Within ten minutes they both appeared, walking quickly through a large vineyard that flourished between the back of our house and the front of Bill’s elegant sixteenth-century Roman farmhouse on the crest of the hill. As they drew near, I noted that Pippo was carrying a ladder and that they both looked grave-certainly uncharacteristic of Bill, who laughed often with a rising oh-h-h in his throat that struck me as the real meaning of “mirth.”
Martin joined the three of us standing near the desk and gazed upward at the rafter. What to do? The bug, or, as Pippo called it, il tarlo, continued its activity with the steadiness of a sewing machine at work on a seam.
Bill asked me, “Did you just notice it?”
I replied, “I think so.”
“You work every day?” Pippo asked me curiously, his English good, but heavy and fuzzed with an Italian accent.
“I try,” I answered.
Bill asked, “What are we going to do about the farfalla?”
Pippo shrugged. “Catch it,” he said.
He spread the two legs of the ladder, climbed a few steps up, and, rummaging in his pocket, took out a small flashlight and a sort of reamer, ten inches long. He climbed higher, shone the flashlight at the hole, and inserted the narrow instrument. When he withdrew it a minute later, there was a small insect at its point, black, crushed, and dead.
“Il tarlo,” he announced with his smokey smile.
The next day Bill marched it to a laboratory in Florence, but the results of the test were inconclusive, or else Bill’s comprehension of the results, expatiated on profusely by the Italian technician, was unclear. They returned the bug, dustier than it had been.
A few days after Pippo had killed the bug, Martin and I drove to Arezzo, passing through the valley of sunflowers now turned halfway to the east. We parked near a large store where we could buy a few things not available in Monte San Savino. But mostly that day we went to Arezzo to visit the house of Giorgio Vasari, the sixteenth-century painter and architect of palaces and churches, whose loggia there we had often walked through. He had written too, famously, about the lives of the Italian painters of the Renaissance.
We walked up the wide main street, passing through a piazza not changed in the least since the sixteenth century, and just beyond it turned left to Vasari’s house, now a museum. We were the only visitors. It was just after midday. I walked past several glass cases containing his architectural drawings and arrived at a large, three-dimensional model of a salon he had designed. Among the miniature marble columns, it contained small-scale replicas of furniture, chairs and benches, tables large and small, an elaborate marble fountain, tiny vases here and there, small doors that looked massive, several grand settees. I felt a passionate admiration for the beauty, the accuracy, and in some way the piquancy of the reproduction. I bent closer to it, as though to come nearer to the times it portrayed.
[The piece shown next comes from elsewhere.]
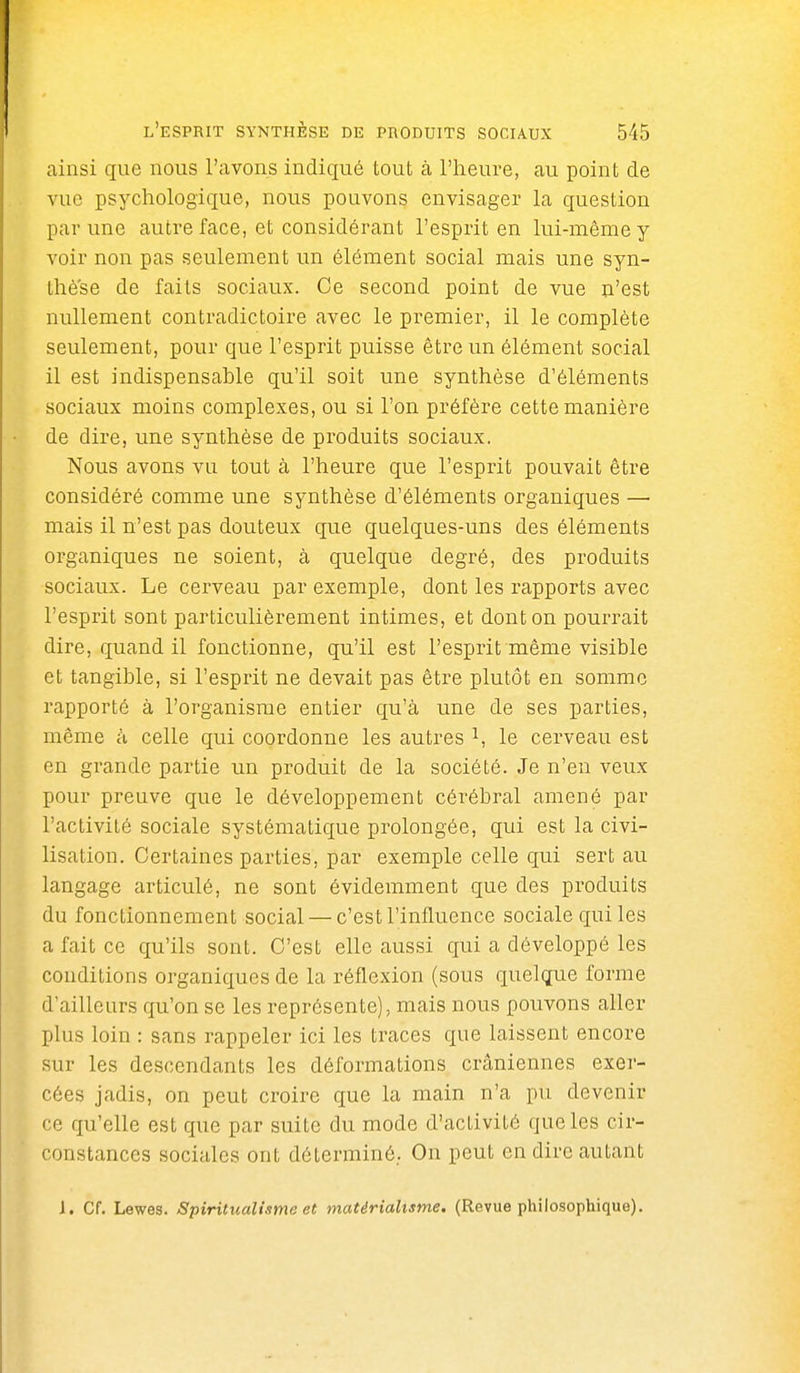 L'ESPRIT SYNTHÈSE DE PRODUITS SOCIAUX 545

ainsi que nous l'avons indiqué tout à l'heure, au point de vue psychologique, nous pouvons envisager la question par une autre face, et considérant l'esprit en lui-même y voir non pas seulement un élément social mais une synthèse de faits sociaux. Ce second point de vue n'est nullement contradictoire avec le premier, il le complète seulement, pour que l'esprit puisse être un élément social il est indispensable qu'il soit une synthèse d'éléments sociaux moins complexes, ou si l'on préfère cette manière de dire, une synthèse de produits sociaux.

Nous avons vu tout à l'heure que l'esprit pouvait être considéré comme une synthèse d'éléments organiques — mais il n'est pas douteux que quelques-uns des éléments organiques ne soient, à quelque degré, des produits sociaux. Le cerveau par exemple, dont les rapports avec l'esprit sont particulièrement intimes, et dont on pourrait dire, quand il fonctionne, qu'il est l'esprit même visible et tangible, si l'esprit ne devait pas être plutôt en somme rapporté à l'organisme entier qu'à une de ses parties, même à celle qui coordonne les autres $^1$, le cerveau est en grande partie un produit de la société. Je n'en veux pour preuve que le développement cérébral amené par l'activité sociale systématique prolongée, qui est la civilisation. Certaines parties, par exemple celle qui sert au langage articulé, ne sont évidemment que des produits du fonctionnement social — c'est l'influence sociale qui les a fait ce qu'ils sont. C'est elle aussi qui a développé les conditions organiques de la réflexion (sous quelque forme d'ailleurs qu'on se les représente), mais nous pouvons aller plus loin : sans rappeler ici les traces que laissent encore sur les descendants les déformations crâniennes exercées jadis, on peut croire que la main n'a pu devenir ce qu'elle est que par suite du mode d'activité que les circonstances sociales ont déterminé. On peut en dire autant

1. Cf. Lewes. Spiritualisme et matérialisme. (Revue philosophique).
Inside the glass case, on one corner of a miniature table, I saw a tiny pyramid of wood dust. Looking up, I noted a stream of the same dust falling in a straight line from the paneled ceiling two feet above the floor of Vasari’s model of the salon.
Again! Il tarlo!
Paula Fox, who lived most of her life in Brooklyn, was the author of six novels (including Desperate Characters), twenty-three stories for children, and two memoirs. She died in 2017.